Wednesday, December 10, 2014

Of Google and Gestalt

Maybe I have an odd definition of "amusing," but the near-juxtaposition of two Slashdot article picks today made me smile.

The first item is a thought-provoking rebuttal of Elon Musk and Dr. Stephen Hawking's warnings about the dangers of artificial intelligence (AI).  Its salient point is that intelligence is not autonomy--i.e. a machine cannot truly have free will.  Certainly, our reliance on AI--as with computers and networks in general--makes us especially vulnerable to its failure(s).  We're sometimes vulnerable to its successes, too.  (Think obsolete livelihoods, cybercrime, etc.)  And when some fool decides to abdicate critical decisions to an algorithm?  Yeah--I think that most of us know the end of that movie.

There's also phenomenon known as "the uncanny valley," wherein computer generated (human) images are oh-so-close-but-no-cigar to life-like that we actually react negatively to them, compared with something more cartoonish.  (Aside:  If you're among those who were creeped out by The Polar Express but think that the minions of Despicable Me are adorable, now you know why.)  In Star Trek: The Next Generation, the android Data notes that he has been programmed not only to blink, but to do so at semi-random intervals so as not to trigger that vague sense of unease associated with the uncanny valley.

And, even being a programmer, I have to admit to being creeped out myself by the accuracy of voice recognition in some automated phone systems.  In the end, it may well be that the market's response to the uncanny valley may forestall an AI bot takeover before the technology is even capable of making it a threat.

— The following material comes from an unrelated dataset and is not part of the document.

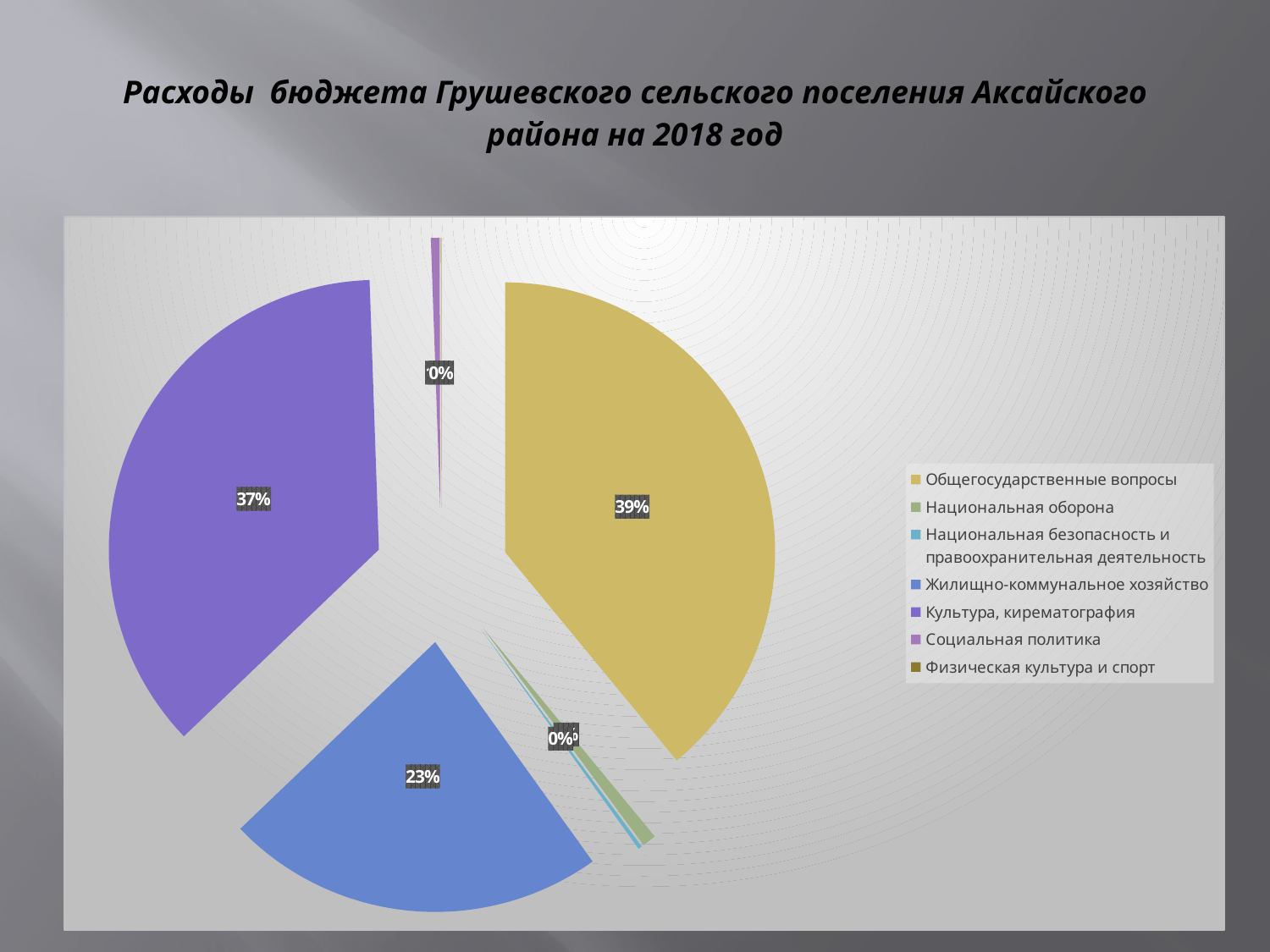
What is the difference in percentage points between the Культура, кирематография slice and the Жилищно-коммунальное хозяйство slice? 14 Which category has the largest slice of the pie? Общегосударственные вопросы What kind of chart is shown on the slide? pie chart How many categories does the legend list? 7 Which is larger, the slice for Культура, кирематография or the slice for Жилищно-коммунальное хозяйство? Культура, кирематография What colour is the slice for Жилищно-коммунальное хозяйство? blue What share of the pie does Культура, кирематография take? 37% What share of the pie does Жилищно-коммунальное хозяйство take? 23% What is the title of the slide? Расходы бюджета Грушевского сельского поселения Аксайского района на 2018 год What is the difference in percentage points between the Общегосударственные вопросы slice and the Жилищно-коммунальное хозяйство slice? 16 Which is larger, the slice for Общегосударственные вопросы or the slice for Культура, кирематография? Общегосударственные вопросы What share of the pie does Общегосударственные вопросы take? 39%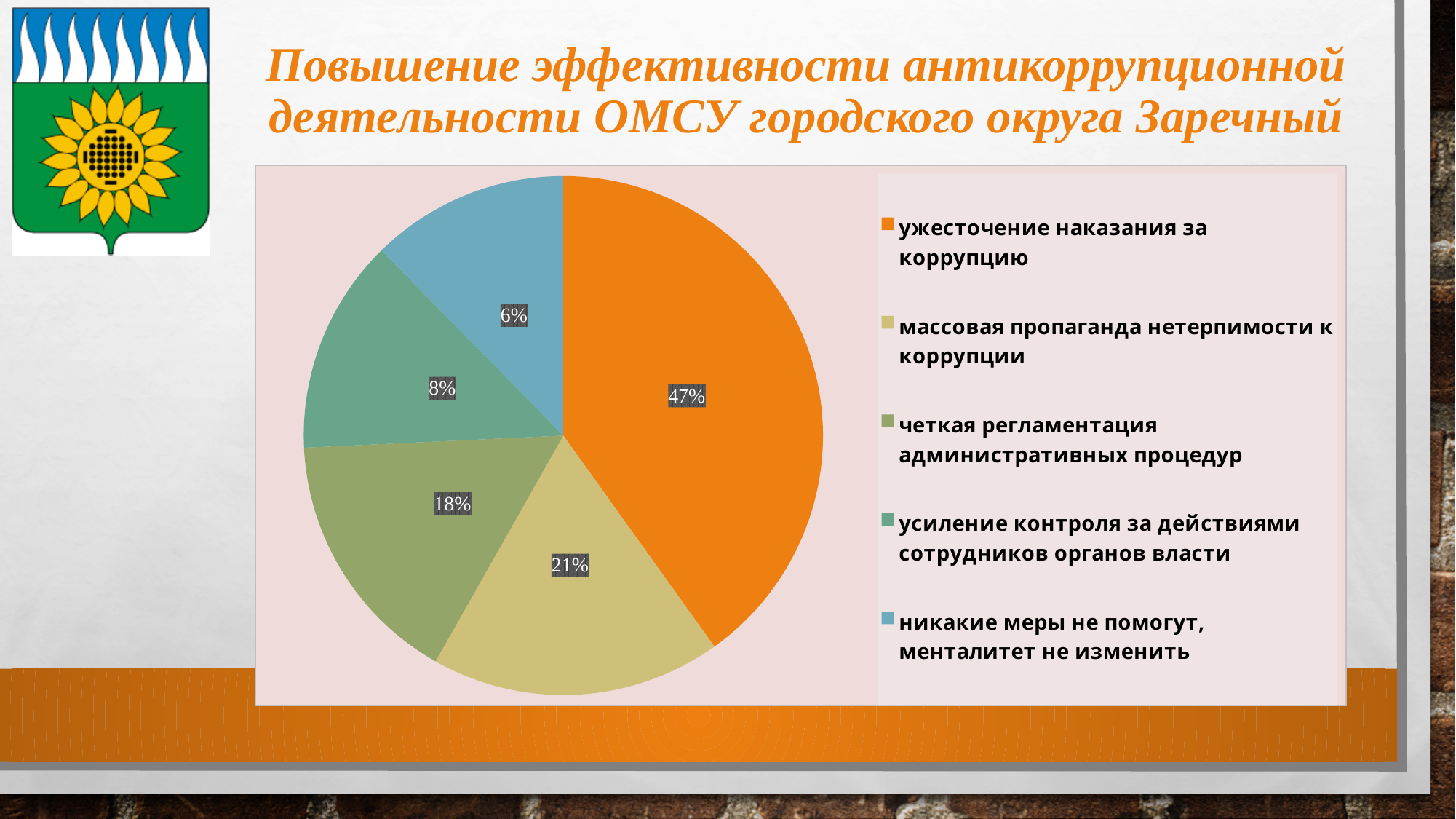
What share of the pie does "четкая регламентация административных процедур" have? 18% What share of the pie does "никакие меры не помогут, менталитет не изменить" have? 6% What colour is the slice for "никакие меры не помогут, менталитет не изменить"? blue What is the difference in percentage points between "ужесточение наказания за коррупцию" and "массовая пропаганда нетерпимости к коррупции"? 26 percentage points What share of the pie does "усиление контроля за действиями сотрудников органов власти" have? 8% Which is larger: the slice for "четкая регламентация административных процедур" or the slice for "усиление контроля за действиями сотрудников органов власти"? четкая регламентация административных процедур Which category has the smallest slice of the pie? никакие меры не помогут, менталитет не изменить What share of the pie does "массовая пропаганда нетерпимости к коррупции" have? 21% What type of chart is shown on the slide? pie chart What share of the pie does "ужесточение наказания за коррупцию" have? 47% Which category has the largest slice of the pie? ужесточение наказания за коррупцию How many categories does the pie chart have? 5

In short, we are (probably) a long, long way off from renegade replicants and time-travelling hit-men for a genocidal AI.  Or so The Matrix wants us to believe...  ;~)

At this point, it's tempting to congratulate ourselves for being such inimitably complex carbon-based beasties.  Until we consider the second Slashdot item, which brings home how easy it is to impersonate a human browsing a website.  And not only a human, but a wealthy human.  In related news, Google made headlines last week for stealing a march in the arms-race against the bots--or, more aptly, the people who code them.  (Though I do have to wonder whether the visually impaired will be the collateral damage of that escalation.)

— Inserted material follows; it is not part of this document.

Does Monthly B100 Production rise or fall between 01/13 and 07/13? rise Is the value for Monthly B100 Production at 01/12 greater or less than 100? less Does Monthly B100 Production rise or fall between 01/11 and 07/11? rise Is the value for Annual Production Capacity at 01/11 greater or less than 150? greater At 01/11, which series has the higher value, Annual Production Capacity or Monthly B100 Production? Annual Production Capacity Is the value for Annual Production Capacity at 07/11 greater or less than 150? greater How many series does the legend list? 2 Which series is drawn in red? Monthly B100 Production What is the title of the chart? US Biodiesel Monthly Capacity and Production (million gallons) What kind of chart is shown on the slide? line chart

That's the contrast that made me smile, albeit wryly.  To wit:  The bar for "humanity" is set so high in one area of software development, but so low in another.  (Embarrassingly, that latter area is my own.)

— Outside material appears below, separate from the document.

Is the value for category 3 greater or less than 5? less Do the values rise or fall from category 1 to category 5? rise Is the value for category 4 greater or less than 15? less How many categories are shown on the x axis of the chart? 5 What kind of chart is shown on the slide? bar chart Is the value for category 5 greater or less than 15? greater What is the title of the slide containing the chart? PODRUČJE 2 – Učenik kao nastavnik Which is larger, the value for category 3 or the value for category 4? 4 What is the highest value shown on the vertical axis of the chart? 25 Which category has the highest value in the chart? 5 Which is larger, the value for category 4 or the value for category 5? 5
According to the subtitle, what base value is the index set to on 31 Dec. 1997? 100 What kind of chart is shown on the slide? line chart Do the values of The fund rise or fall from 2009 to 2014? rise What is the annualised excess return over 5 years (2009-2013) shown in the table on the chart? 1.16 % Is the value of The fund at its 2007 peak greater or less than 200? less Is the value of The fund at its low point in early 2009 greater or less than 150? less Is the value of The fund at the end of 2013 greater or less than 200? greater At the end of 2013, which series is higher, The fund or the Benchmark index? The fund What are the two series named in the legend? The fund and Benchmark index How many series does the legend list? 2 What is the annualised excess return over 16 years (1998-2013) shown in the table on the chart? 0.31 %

As Mr. Etzioni pointed out, part of culture's freak-out over threats of AI is our fear of irrelevance.  Or...do we also fear that we've passed some inflection-point where our lazy, self-fetishising parochialism leaves us open to a palace coup by our digital serfs? Personally, machine learning doesn't worry me half so much as humans who refuse to learn.  But if my Gentle Reader is more of the Musk/Hawking camp, perhaps we can agree that the only viable response is to insist on a higher bar for humanity.